Memory Barriers: a Hardware View for Software Hackers

URL: http://www.rdrop.com/users/paulmck/scalability/paper/whymb.2010.07.23a.pdf

This paper gives a clear explanation on techniques for increasing cache utilization, and justify the existence of memory barriers as a necessary evil that is required to enable good performance and scalability.

Its general structure is as follows:

  1. Presents the structure of a cache;
  2. Explains how cache-coherency protocols ensure that different per-CPU caches coordinate with each other;
  3. Describes a technique called "store buffer", which can be used to ease the performance loss caused by invalidate-acknowledgement message passing.
  4. Gives an example on why write memory barriers are needed -- Store buffers will reorder the execution of instructions to achieve better performance but we need methods to ensure some critical orders will not be undermined;
  5. Outlines another technique named "invalidate queue" for making invalidate-acknowledgement messages arrive more quickly.
  6. Gives a corresponding example on why read memory barriers are needed -- Invalidate queues will cause another kind of reordering which can be prevented by read memory barriers.

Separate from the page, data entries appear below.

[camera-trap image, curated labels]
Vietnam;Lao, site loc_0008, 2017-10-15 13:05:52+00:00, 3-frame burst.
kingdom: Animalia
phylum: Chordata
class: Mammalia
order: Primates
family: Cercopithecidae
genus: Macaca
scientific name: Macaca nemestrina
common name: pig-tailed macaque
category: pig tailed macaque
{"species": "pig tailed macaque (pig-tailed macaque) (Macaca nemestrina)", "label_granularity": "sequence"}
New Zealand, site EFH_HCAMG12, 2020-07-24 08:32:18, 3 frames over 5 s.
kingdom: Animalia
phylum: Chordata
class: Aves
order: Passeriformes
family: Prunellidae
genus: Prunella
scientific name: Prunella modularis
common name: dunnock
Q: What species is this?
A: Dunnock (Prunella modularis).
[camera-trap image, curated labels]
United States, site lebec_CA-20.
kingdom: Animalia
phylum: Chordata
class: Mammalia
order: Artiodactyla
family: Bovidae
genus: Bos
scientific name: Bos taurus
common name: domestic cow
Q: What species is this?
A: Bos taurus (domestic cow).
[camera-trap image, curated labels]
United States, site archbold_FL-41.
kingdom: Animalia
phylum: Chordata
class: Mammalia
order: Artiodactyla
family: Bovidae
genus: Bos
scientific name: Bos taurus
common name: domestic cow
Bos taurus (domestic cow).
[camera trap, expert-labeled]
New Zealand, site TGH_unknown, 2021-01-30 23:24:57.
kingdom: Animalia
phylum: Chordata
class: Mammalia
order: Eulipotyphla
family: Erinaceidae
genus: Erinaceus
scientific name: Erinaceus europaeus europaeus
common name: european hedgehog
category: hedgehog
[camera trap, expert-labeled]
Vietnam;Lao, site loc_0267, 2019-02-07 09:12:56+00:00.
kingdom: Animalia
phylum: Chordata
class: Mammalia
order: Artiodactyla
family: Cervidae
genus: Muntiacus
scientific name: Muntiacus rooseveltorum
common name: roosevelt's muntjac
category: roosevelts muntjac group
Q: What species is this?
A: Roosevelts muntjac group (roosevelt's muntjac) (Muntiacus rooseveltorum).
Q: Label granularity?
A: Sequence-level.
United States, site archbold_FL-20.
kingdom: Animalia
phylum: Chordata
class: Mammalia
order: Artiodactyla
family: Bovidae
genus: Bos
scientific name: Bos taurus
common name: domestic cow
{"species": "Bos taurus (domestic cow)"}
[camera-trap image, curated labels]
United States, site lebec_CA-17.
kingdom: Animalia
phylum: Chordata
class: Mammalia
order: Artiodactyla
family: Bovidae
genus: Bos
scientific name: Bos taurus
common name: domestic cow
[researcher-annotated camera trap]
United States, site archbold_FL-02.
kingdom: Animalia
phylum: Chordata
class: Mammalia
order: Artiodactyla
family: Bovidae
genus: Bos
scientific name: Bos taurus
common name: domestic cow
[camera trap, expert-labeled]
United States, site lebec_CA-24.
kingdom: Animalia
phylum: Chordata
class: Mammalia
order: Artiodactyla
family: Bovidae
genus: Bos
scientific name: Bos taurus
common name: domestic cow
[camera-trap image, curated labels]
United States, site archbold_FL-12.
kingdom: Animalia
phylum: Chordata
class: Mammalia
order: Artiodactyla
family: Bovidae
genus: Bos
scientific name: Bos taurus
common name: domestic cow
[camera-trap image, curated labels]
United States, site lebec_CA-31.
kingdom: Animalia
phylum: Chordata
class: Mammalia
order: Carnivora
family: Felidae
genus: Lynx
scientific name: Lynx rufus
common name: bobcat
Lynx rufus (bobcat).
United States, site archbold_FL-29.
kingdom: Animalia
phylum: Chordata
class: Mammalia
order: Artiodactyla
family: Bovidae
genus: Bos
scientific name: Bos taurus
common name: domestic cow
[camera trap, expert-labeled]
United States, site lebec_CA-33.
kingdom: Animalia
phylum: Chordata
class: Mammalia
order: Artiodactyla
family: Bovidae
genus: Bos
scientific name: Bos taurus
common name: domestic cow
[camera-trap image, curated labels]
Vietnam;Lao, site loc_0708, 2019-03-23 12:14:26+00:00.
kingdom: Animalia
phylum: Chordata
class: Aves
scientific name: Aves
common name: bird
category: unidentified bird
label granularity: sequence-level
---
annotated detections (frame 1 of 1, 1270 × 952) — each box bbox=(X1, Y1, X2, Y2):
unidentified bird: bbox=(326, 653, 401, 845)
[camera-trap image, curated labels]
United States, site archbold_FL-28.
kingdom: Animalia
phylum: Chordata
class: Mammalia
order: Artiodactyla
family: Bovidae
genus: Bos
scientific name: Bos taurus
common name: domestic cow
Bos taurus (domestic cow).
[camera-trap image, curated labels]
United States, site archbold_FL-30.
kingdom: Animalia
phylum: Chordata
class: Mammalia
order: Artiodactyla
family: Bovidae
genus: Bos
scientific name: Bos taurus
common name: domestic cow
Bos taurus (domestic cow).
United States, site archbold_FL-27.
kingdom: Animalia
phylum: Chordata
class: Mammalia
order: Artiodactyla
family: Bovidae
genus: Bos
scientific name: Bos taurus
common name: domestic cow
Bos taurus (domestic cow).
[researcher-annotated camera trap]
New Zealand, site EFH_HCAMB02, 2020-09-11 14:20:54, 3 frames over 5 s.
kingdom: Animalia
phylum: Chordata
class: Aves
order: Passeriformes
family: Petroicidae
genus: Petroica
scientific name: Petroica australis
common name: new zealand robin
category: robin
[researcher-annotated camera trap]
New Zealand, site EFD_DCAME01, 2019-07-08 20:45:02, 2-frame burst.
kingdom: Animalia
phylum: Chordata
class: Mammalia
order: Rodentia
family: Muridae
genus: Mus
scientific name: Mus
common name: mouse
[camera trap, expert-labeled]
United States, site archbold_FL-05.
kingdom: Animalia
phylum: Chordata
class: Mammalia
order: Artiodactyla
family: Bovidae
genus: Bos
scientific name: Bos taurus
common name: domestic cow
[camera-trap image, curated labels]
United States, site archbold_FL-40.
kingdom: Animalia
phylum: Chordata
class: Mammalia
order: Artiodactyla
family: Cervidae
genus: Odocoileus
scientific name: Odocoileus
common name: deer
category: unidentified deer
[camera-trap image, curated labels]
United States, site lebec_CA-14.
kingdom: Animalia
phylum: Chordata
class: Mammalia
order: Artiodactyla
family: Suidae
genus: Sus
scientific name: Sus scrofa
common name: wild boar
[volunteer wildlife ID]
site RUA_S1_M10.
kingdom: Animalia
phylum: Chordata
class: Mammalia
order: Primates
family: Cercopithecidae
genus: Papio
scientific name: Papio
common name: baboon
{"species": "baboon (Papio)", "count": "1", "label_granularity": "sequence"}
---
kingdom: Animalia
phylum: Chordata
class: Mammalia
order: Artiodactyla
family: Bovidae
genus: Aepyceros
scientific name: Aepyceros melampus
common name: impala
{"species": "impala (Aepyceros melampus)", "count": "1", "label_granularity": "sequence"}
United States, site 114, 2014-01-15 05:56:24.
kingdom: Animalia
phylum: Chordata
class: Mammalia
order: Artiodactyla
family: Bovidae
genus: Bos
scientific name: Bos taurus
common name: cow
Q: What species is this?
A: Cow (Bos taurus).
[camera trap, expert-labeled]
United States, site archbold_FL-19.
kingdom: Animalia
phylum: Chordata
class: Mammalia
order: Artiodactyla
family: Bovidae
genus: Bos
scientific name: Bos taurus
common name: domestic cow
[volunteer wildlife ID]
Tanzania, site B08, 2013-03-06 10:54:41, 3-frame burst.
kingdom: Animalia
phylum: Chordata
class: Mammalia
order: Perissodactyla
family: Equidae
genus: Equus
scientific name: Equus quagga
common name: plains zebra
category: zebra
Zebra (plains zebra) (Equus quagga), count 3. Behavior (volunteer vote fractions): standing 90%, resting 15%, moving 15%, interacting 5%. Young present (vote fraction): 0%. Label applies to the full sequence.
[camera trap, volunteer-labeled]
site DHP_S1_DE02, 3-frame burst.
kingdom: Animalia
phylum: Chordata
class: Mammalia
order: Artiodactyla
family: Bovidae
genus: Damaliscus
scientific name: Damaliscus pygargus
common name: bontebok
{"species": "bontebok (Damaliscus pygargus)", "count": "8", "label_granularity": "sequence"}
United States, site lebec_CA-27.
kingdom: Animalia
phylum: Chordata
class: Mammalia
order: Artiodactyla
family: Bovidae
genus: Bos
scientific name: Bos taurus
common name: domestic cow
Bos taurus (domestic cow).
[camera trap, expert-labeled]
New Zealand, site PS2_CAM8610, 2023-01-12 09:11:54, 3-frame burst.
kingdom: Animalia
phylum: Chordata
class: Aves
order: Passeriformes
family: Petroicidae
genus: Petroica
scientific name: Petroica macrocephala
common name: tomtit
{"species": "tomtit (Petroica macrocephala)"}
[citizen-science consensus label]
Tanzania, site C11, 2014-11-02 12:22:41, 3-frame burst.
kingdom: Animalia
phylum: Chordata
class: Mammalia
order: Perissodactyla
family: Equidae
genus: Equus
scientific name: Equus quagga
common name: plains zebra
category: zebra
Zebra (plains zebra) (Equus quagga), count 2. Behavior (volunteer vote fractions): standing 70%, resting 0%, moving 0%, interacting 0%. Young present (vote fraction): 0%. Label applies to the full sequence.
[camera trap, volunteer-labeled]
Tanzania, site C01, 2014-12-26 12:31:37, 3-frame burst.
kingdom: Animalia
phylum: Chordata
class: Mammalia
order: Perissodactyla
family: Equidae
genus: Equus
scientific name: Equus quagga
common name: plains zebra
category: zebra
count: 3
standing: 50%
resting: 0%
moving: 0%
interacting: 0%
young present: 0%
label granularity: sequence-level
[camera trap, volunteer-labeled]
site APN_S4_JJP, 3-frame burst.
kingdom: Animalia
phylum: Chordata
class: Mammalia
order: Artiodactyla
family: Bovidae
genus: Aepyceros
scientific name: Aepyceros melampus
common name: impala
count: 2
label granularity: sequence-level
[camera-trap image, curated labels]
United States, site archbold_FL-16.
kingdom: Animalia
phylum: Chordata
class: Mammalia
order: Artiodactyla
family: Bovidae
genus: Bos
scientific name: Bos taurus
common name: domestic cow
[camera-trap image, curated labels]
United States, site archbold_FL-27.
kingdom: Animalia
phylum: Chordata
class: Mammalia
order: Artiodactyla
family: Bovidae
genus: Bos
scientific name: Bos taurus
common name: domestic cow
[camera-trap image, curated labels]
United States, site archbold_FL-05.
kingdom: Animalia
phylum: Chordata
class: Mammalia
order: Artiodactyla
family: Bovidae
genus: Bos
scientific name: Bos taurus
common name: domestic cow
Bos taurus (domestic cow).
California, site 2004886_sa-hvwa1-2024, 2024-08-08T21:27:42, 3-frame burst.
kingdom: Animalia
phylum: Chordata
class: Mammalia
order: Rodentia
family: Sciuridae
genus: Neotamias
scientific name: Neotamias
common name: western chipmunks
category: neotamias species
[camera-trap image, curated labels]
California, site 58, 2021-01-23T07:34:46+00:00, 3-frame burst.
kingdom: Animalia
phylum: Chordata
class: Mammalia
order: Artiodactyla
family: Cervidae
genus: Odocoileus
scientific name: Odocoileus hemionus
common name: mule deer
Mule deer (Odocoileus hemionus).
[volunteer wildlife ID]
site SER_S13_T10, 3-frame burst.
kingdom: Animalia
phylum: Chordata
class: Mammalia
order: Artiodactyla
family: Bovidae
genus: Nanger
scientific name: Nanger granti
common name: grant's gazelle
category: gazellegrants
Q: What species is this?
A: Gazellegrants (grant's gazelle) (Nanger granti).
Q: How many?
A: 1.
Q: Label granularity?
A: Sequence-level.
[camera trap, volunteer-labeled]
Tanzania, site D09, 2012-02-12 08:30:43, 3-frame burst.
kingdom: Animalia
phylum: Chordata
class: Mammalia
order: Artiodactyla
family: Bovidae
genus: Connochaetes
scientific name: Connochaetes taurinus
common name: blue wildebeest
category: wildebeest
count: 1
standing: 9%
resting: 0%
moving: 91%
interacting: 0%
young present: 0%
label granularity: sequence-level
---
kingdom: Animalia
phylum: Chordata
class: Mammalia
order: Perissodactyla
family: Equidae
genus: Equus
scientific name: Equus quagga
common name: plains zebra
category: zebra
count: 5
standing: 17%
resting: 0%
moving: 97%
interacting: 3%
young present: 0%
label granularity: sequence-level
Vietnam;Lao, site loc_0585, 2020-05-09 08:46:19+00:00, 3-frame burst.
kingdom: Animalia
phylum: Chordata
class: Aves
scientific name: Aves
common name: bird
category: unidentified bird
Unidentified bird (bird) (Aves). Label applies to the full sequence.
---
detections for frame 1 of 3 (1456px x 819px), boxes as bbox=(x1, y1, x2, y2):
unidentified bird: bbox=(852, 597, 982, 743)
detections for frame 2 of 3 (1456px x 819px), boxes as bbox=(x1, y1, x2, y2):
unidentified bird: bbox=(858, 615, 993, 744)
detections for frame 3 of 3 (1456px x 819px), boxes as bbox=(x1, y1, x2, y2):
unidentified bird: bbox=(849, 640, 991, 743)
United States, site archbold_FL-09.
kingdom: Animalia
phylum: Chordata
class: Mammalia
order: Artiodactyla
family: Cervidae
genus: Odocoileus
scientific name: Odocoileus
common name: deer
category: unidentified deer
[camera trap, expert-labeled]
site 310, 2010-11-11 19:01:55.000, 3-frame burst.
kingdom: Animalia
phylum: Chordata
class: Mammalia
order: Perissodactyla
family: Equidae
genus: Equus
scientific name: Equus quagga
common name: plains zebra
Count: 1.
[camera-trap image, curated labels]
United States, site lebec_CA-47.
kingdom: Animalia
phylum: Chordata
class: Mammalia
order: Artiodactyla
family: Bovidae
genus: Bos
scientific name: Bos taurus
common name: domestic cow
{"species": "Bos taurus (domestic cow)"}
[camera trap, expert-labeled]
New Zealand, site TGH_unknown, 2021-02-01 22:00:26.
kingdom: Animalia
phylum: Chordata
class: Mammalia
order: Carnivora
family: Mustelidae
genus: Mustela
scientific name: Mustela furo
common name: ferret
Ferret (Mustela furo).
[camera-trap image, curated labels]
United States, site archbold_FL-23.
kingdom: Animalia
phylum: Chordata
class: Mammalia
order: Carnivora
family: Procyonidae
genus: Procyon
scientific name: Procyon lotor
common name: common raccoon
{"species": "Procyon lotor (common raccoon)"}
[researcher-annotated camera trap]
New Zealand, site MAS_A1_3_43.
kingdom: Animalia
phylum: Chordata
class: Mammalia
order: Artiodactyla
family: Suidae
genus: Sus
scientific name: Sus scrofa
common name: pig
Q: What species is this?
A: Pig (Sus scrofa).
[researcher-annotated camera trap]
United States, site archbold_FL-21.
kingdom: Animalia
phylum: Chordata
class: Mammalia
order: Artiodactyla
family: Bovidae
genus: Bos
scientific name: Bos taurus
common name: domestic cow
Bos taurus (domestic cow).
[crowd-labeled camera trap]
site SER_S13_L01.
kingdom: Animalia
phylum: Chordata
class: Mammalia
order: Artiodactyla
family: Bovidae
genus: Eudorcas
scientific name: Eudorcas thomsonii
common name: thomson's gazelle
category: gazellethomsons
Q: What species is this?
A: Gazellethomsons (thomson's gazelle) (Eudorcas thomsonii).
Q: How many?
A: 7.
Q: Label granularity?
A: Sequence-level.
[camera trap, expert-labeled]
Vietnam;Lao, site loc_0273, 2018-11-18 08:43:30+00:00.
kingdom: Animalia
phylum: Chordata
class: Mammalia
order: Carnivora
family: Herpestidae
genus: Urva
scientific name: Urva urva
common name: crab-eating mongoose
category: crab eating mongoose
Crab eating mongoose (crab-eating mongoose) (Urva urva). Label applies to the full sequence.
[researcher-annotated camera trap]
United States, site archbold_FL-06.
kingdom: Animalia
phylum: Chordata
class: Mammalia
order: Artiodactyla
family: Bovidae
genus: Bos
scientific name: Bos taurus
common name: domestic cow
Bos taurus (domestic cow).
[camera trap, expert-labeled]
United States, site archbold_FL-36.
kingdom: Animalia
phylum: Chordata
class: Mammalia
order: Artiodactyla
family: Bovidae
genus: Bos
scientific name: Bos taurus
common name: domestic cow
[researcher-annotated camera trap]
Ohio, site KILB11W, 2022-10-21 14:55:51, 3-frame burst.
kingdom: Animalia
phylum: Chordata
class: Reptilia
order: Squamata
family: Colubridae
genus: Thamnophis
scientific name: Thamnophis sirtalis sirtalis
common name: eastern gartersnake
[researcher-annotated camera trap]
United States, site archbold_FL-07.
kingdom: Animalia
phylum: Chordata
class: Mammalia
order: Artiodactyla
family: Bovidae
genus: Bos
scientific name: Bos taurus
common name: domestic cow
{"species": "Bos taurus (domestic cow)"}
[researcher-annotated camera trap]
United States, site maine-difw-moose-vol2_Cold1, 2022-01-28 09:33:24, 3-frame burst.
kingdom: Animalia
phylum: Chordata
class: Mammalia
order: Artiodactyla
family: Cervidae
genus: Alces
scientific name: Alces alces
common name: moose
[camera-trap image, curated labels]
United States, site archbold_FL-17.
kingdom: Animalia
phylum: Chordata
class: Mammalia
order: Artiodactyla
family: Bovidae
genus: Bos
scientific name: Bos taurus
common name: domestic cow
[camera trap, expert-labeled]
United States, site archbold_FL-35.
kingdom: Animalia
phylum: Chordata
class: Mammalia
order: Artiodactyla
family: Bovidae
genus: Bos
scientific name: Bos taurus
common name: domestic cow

The paper also gives many quizzes and discussions on real implementations (e.g. ARM, IA64).

Pitfalls of Object Oriented Programming

URL: http://research.scee.net/files/presentations/gcapaustralia09/Pitfalls_of_Object_Oriented_Programming_GCAP_09.pdf

Since the time consumed by a single CPU cycle is much lesser than RAM latency in nowadays, it becomes critical and profitable to better utilize the cache.

In this slide, Tony Albrecht states that with modern hardware, excessive encapsulation in OO is BAD. According to the principle of OOP, an instantiated object will generally contain all data associated with it. But when we only need a small portion of its fileds during the calculation there may be a lot of avoidable cache misses.